The dock opened on 10 April 1875. As soon as the opening ceremony was completed, a telegram was despatched to the Prince of Wales, and shortly a reply was received:

"The Prince of Wales, Sandringham, to the Mayor of Newport, Mon. I thank you very much for your telegram, and I congratulate most heartily the inhabitants of Wales on the success of the undertaking."

==Company structure: I==
Until 1882 there were two dock companies in Newport: the Newport Dock Company, which operated the Town Dock, and the Alexandra (Newport) Dock Company, which operated the Alexandra Dock. By the Alexandra (Newport and South Wales) Docks and Railway Act 1882 (45 & 46 Vict. c. ccli), they were amalgamated to form the Alexandra (Newport and South Wales) Docks and Railway (ANDR). The Newport Dock Company received £150,000 as the purchase price. The Town Dock was now used for smaller vessels, and in time chiefly for the import trade, especially in timber. Larger cargoes were handled at the Alexandra Dock.

==The South Dock==
Under the Alexandra (Newport and South Wales) Docks and Railway Act 1882 (45 & 46 Vict. c. ccli), the South Dock was authorised. It opened on 6 June 1893, and covered an area of nearly 20 acres; the former Alexandra Dock was renamed the North Dock. Even while the South Dock was being constructed, the tonnage using the North Dock increased by 750,000 tons. There was a South Lock which enabled larger vessels to enter direct from that end, nearer the Bristol Channel. The South Dock opened on 6 June 1893.

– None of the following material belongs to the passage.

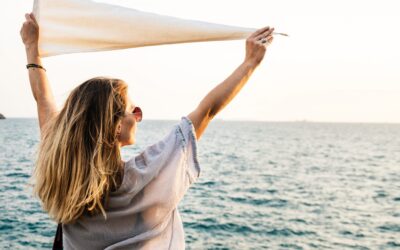 A Woman Who Says Yes to God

It was already obvious that continued growth of business required further accommodation, and work was soon started on the South Dock Extension. This was opened in November 1907, and the Extension was further enlarged by 27 acres, that part opening on 14 July 1914. At the date of opening the new lock entrance for the South Dock Extension was 1,000 feet long and 100 feet in width, the largest lock in the world.

==Railway sidings==
In the 19th century and the first decades of the 20th, the dominant means of land transport was by rail, and the dominant traffic flow was coal for export or coastal shipping. A huge extent of railway sidings was established at Newport to serve the docks; a considerable volume of loaded wagons were held awaiting the availability of a ship for onward transit. By 1908 there were over 100 miles of railway sidings at Newport Docks. In addition there were transit sheds, generally accommodating commodities that required to be stored under cover.

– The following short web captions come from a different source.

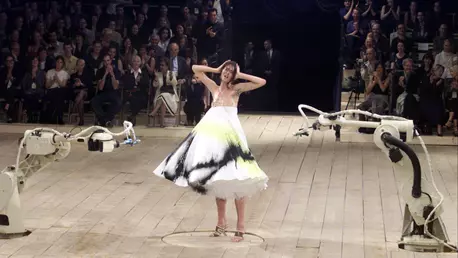 Moda, arhitectura și regulile lui Vitruviu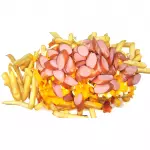 Salchipapas para 2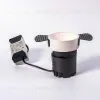 Встраиваемый светильник Fiberli 302T75 (круглая рамка) 12130203 12130203 - 6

The method of loading coal for export in the Alexandra Dock system was by hoists, in which loaded railway wagons are lifted from ground level, in order to tip the contents into the ships' holds. General cargoes were loaded and unloaded by hydraulic cranes, which had capacities from 3 to 30 tons.

==Company structure: II==
Up until 1922 the docks had been owned by the Alexandra (Newport and South Wales) Dock and Railway Company. Under the Railways Act 1921 most of the railway companies of Great Britain were "grouped" into four large units. The Great Western Railway absorbed a number of smaller concerns within its area of influence, and the Newport Docks passed into its ownership, becoming known as the Great Western Railway's Newport Docks.

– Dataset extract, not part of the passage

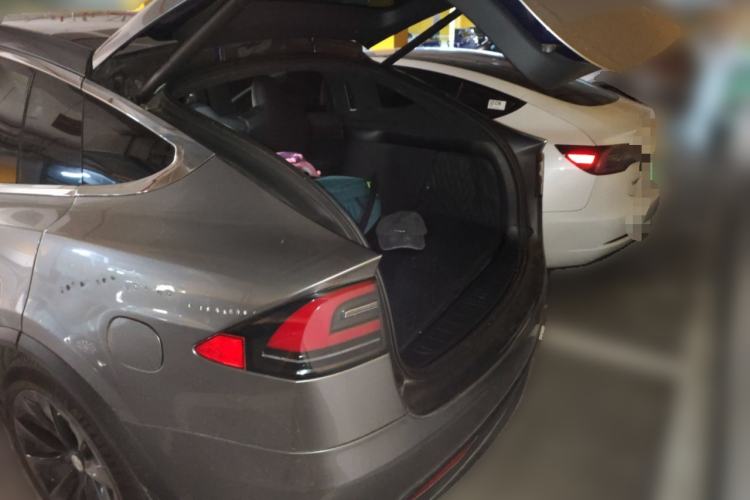 Used Tesla Model X 2020 Long-Range Upgrade Version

==Monmouthshire and Brecon Canal==
The Monmouthshire and Brecon Canal was originally two independent canals – the Monmouthshire Canal from Newport to Pontymoile Basin (including the Crumlin Arm) and the Brecknock and Abergavenny Canal running from Pontymoile to Brecon. Both canals were abandoned in 1962, but the Brecknock and Abergavenny route and a small section of the Monmouthshire route have been reopened since 1970. Much of the rest of the original Monmouthshire Canal is the subject of a restoration plan, which until 2015 included the construction of a new marina at the Newport end of the canal.